Report authors Will Mosseri-Marlio and Alex Hitchcock said the civil service should also “cultivate” procurement talent by limiting staff rotation, encouraging staff with technical skills to seek in-department promotions, and extending secondments both to and from the private sector.

Mosseri-Marlio said potential savings on offer represented “three-quarters of the annual cost of the police service in England and Wales”.

He and Hitchcock added that it was imperative that the Government Digital Service should design the Commercial Marketplace, which Cabinet Office minister Matt Hancock committed to building last year, but that it should be administered by the Crown Commercial Service. 

“GDS can then continue as a disruptive force by designing software capable of reframing the way government procures goods and services,” they said.

“CCS, the defined centre for government procurement, is best placed to increase and market the use of the Crown Marketplace across government. Placing the new platform within CCS might also enable it to better understand how to expand the goods and services on offer.”

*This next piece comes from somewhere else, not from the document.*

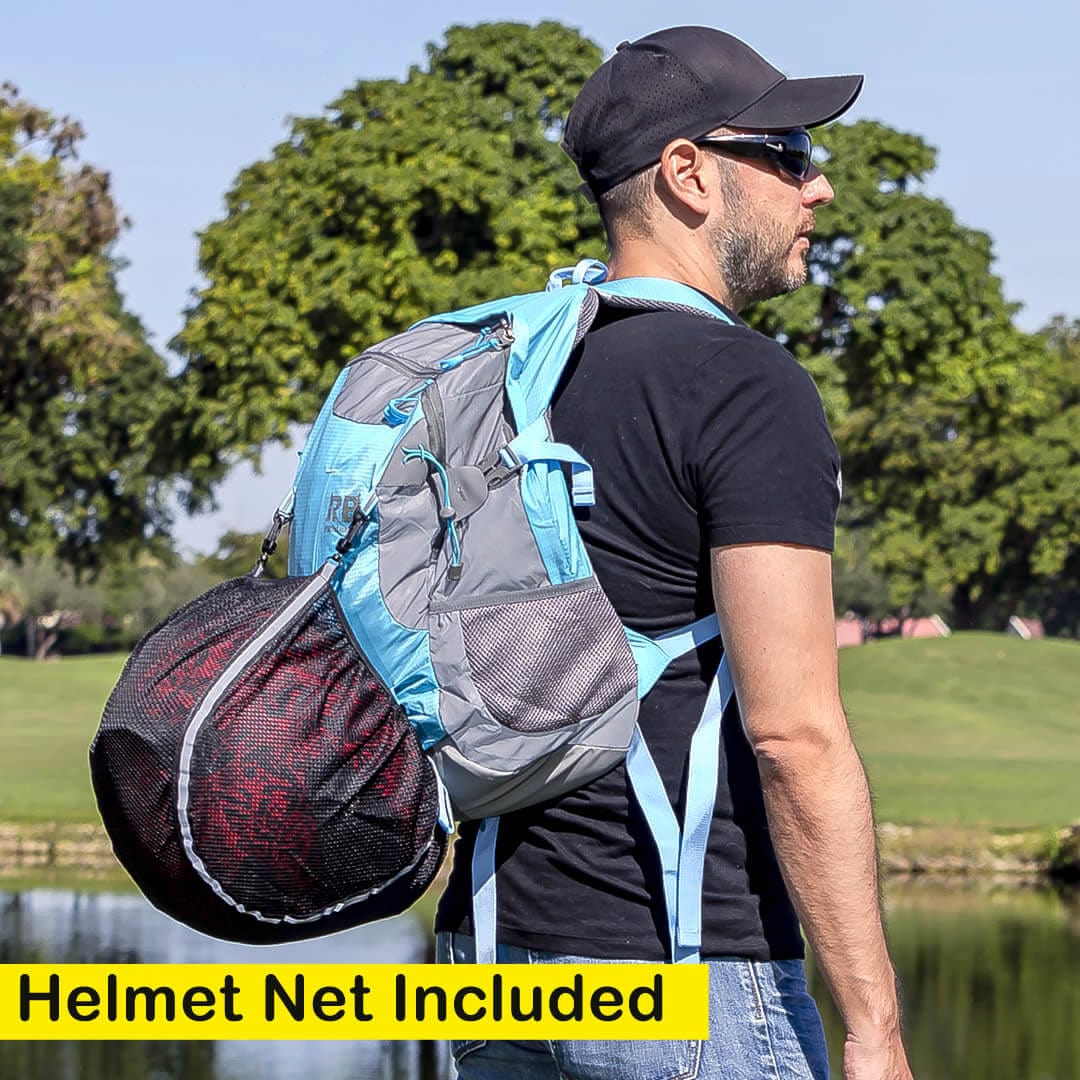 helmet backpack, helmet carry, helmet net, rider bag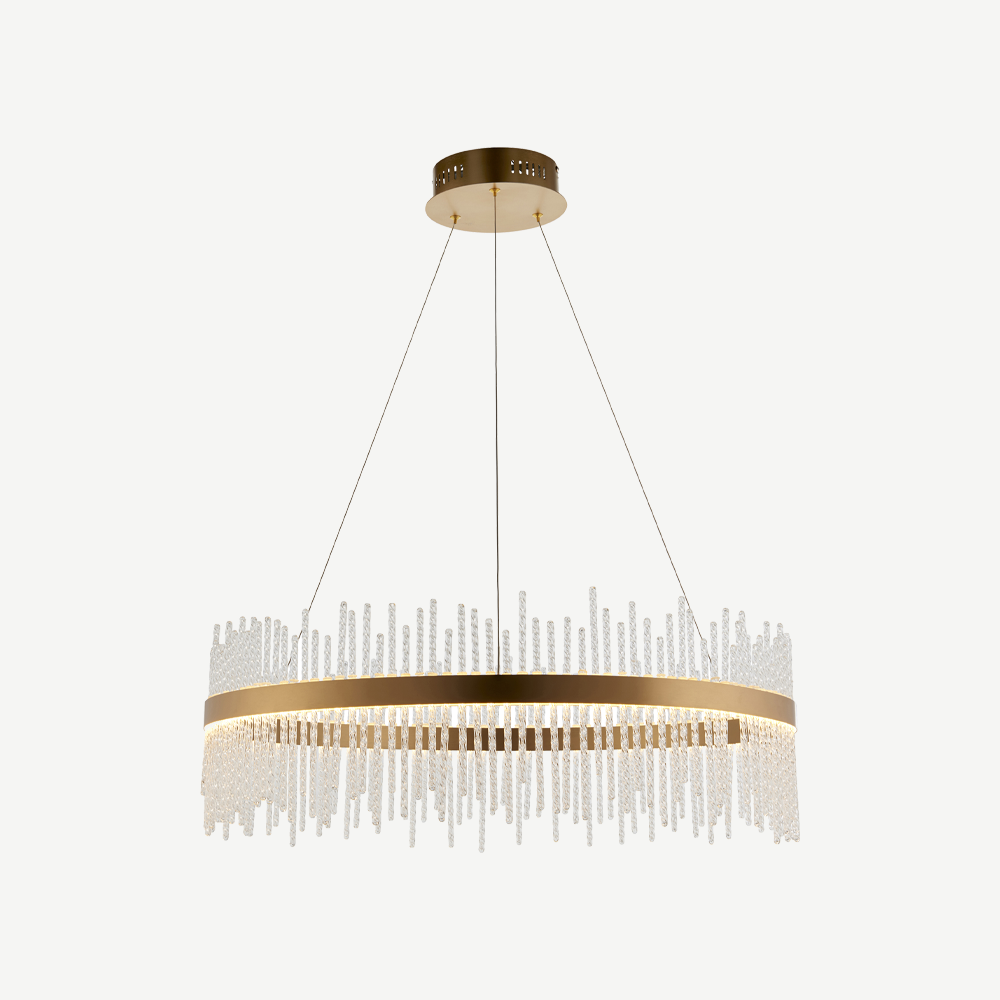 Brushed gold plated pendant with twisted clear glass rods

Mosseri-Marlio and Hitchcock said "well documented tension" between GDS and CCS had "hampered" procurement reform to date.

They added that the Crown Marketplace’s remit should be expanded to include “appropriate parts” of the Department for Work and Pensions’ Aspire contract.

The report was based on interviews with unnamed private-sector experts, past and present politicians, and officials at the Cabinet Office, the Department for Work and Pensions, the Crown Commercial Service, the Ministry of Defence, and Government Digital Service.